> **Aim of the task**
Using the entries below, copy exactly each line from the line with "Helga Briechle" up to and including the line with "北京快跑信息科技有限公司", with every picture left out.

----

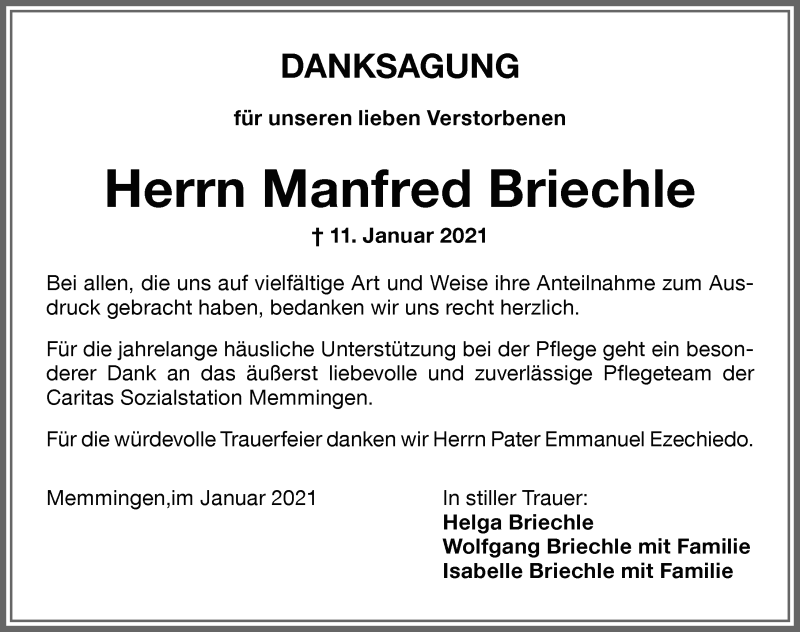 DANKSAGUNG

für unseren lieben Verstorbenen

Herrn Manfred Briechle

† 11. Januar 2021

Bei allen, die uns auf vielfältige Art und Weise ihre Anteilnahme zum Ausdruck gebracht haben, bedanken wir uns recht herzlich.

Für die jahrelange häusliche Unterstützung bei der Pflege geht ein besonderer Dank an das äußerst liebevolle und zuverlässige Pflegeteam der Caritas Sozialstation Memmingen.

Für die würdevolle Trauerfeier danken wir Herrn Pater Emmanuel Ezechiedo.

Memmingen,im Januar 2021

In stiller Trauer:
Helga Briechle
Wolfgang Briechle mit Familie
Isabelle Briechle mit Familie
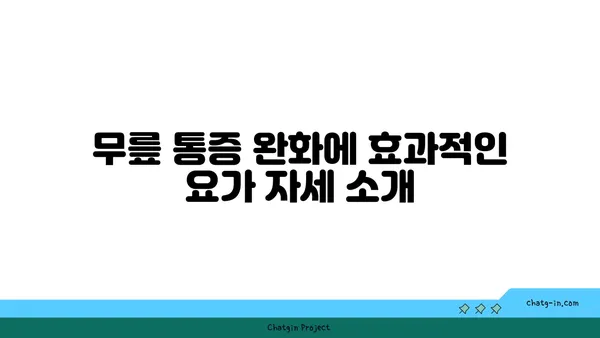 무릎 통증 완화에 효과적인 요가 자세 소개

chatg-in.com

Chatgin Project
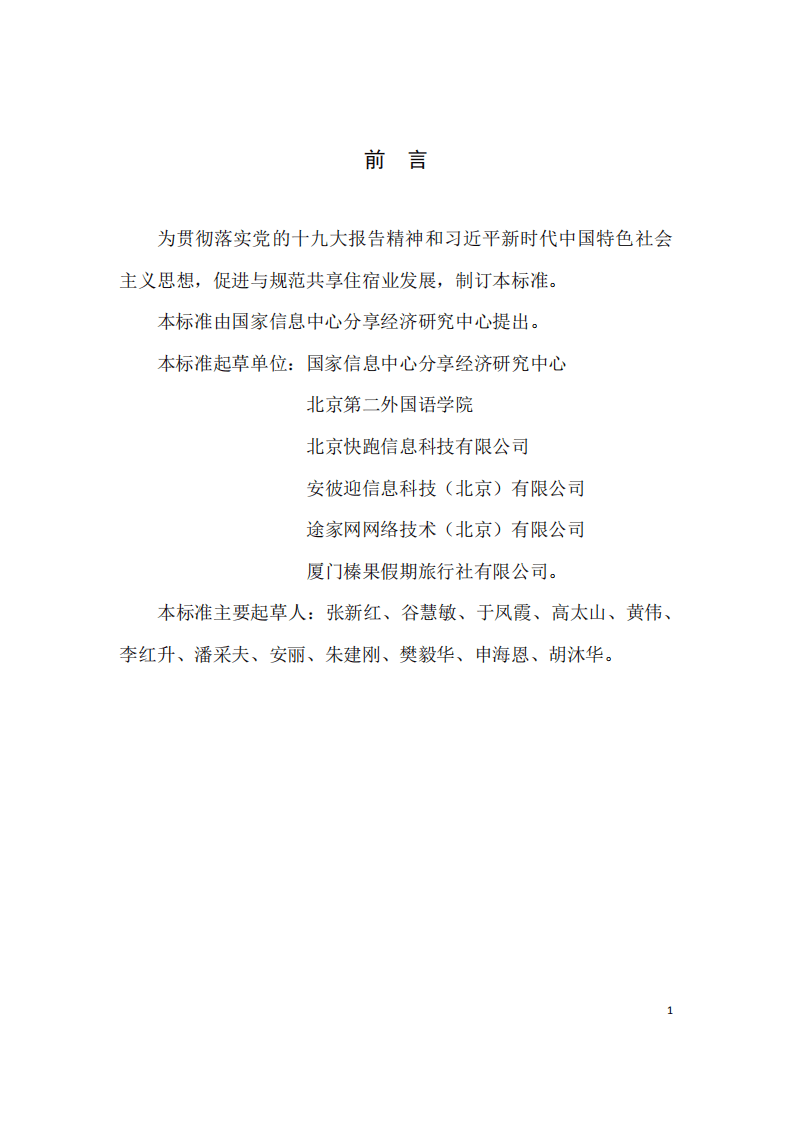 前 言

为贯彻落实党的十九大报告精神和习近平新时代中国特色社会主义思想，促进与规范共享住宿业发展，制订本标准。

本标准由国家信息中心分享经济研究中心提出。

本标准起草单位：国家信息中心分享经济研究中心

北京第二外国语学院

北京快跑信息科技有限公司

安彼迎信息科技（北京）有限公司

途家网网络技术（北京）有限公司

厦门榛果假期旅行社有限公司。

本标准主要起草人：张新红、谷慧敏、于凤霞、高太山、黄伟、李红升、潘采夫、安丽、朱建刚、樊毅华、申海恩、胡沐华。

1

----

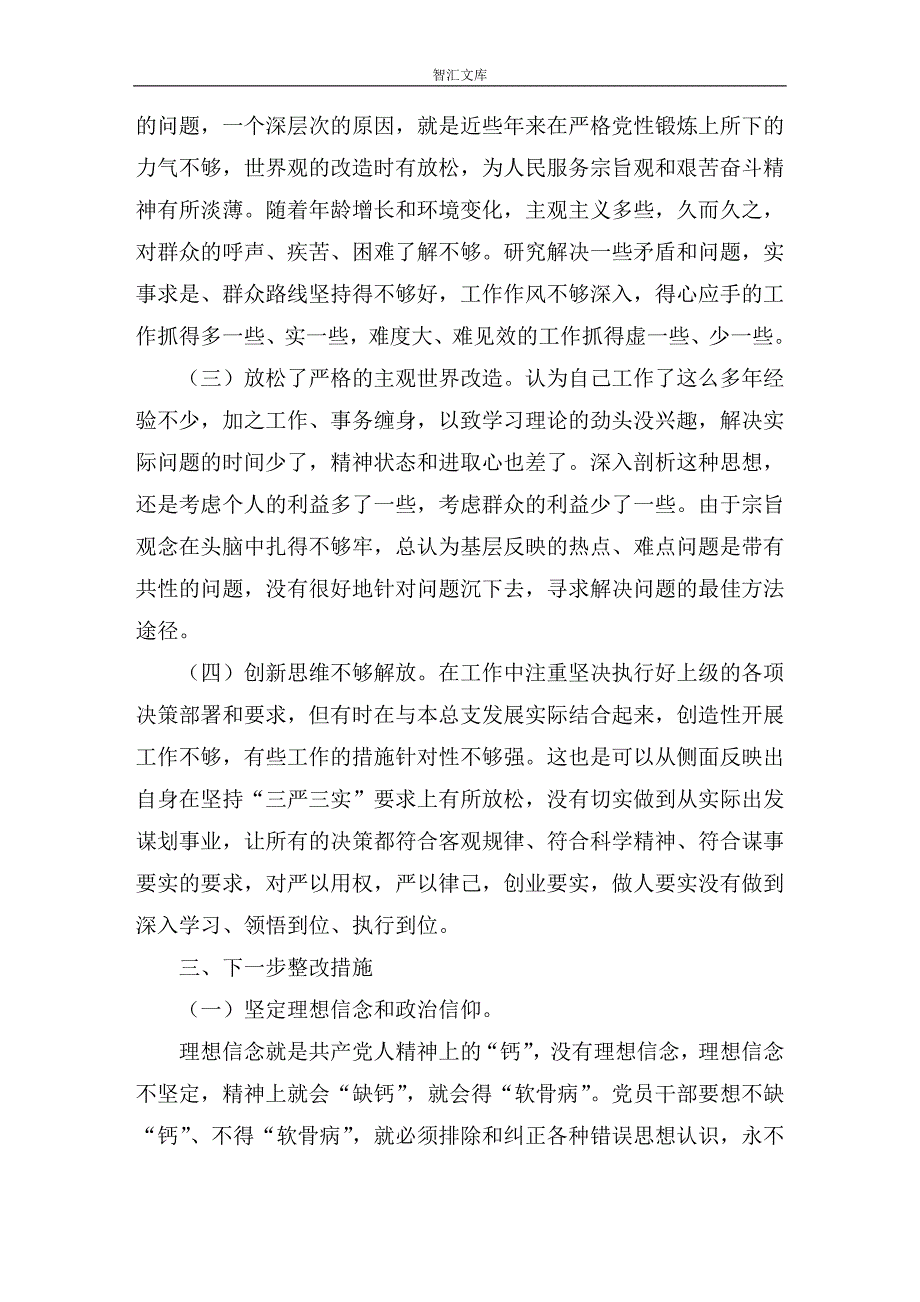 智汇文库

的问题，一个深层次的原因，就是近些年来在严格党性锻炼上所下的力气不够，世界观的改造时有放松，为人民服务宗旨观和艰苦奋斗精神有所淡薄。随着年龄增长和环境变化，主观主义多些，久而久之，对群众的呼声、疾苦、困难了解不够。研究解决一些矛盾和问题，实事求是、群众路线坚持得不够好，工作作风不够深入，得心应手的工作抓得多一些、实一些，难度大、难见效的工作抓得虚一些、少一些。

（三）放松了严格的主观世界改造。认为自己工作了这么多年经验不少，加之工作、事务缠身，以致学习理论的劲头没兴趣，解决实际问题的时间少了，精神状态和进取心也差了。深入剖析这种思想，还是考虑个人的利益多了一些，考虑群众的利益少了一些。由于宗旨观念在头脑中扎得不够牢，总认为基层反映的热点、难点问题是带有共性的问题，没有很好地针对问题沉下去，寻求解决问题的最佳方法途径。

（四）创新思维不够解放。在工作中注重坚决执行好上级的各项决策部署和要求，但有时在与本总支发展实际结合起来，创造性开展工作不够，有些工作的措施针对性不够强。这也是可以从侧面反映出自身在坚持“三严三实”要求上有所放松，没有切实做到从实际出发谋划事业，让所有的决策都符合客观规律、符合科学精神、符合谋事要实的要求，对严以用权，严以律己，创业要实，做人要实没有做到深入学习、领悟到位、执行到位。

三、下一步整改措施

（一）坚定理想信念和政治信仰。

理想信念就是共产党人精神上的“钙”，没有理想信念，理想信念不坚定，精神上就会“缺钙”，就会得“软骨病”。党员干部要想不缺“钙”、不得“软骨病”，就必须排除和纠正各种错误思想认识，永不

----

> **Output of the exercise**
Helga Briechle
Wolfgang Briechle mit Familie
Isabelle Briechle mit Familie
 무릎 통증 완화에 효과적인 요가 자세 소개

chatg-in.com

Chatgin Project
 前 言

为贯彻落实党的十九大报告精神和习近平新时代中国特色社会主义思想，促进与规范共享住宿业发展，制订本标准。

本标准由国家信息中心分享经济研究中心提出。

本标准起草单位：国家信息中心分享经济研究中心

北京第二外国语学院

北京快跑信息科技有限公司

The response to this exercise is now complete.